Haksar was born on August 12, 1933 into a Kashmiri Pandit family in the Downtown neighborhood of Srinagar, in the Kashmir Valley of the erstwhile princely state of Jammu and Kashmir, within British India.

He was elected a Fellow of the Royal Anthropological Institute of Great Britain and Ireland in 1989. In 1994, he was made Docteur Honoris Causa by the University of Paris X (Nanterre). In 1995, he occupied the Sarvepalli Radhakrishnan Chair in Humanities and Social Sciences at the University of Hyderabad.

He has held visiting appointments at a number of universities including Harvard where he was Visiting Professor of Anthropology and of the History of Religion in 1984-85. The Indian Sociological Society gave him the Lifetime Achievement Award in 2008.

His most noted work is Family and Kinship among the Pandits of Rural Kashmir (1966, 1989) which presented an account of the social life of Kashmiri Pandits.
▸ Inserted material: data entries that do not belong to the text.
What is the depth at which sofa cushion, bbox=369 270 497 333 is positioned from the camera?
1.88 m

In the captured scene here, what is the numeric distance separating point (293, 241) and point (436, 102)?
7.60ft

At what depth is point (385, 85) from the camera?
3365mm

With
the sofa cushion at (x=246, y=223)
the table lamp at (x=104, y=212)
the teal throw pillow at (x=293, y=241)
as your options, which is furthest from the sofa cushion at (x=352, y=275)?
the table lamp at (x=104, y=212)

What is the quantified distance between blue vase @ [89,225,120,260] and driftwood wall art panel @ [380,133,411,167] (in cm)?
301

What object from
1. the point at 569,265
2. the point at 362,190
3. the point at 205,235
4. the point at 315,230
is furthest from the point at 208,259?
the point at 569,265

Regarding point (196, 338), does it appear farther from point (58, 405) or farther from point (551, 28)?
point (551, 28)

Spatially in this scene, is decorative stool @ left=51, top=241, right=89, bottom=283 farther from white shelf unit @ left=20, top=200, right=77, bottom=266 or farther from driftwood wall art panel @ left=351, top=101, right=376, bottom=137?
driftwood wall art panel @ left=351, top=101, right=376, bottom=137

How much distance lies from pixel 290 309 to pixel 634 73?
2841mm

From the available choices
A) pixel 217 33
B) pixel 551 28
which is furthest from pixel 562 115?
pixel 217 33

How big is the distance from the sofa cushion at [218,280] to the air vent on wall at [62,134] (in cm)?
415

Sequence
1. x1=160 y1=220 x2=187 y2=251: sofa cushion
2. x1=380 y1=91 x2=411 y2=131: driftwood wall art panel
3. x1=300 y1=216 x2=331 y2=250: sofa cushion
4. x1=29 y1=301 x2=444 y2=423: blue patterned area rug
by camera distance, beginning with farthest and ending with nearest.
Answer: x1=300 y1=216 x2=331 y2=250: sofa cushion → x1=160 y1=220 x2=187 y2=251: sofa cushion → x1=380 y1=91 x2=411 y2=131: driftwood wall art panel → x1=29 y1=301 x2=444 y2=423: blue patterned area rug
His more recent publications include,"Modern Myths, Locked Minds: Secularism and Fundamentalism in India" (1997, 2009), "Images of the World: Essays on Religion, Secularism, and Culture" (2005), and "Sociological Traditions: Methods and Perspectives in the Sociology of India" (2011).

He was presented with a Festschrift titled Tradition, Pluralism and Identity: In Honour of T.N. Madan, edited by Veena Das, Dipankar Gupta and Patricia Uberoi. Currently he lives in Delhi.

He was married to Uma Chaturvedi, a non-Kashmiri. She died in December 2013. They have two children.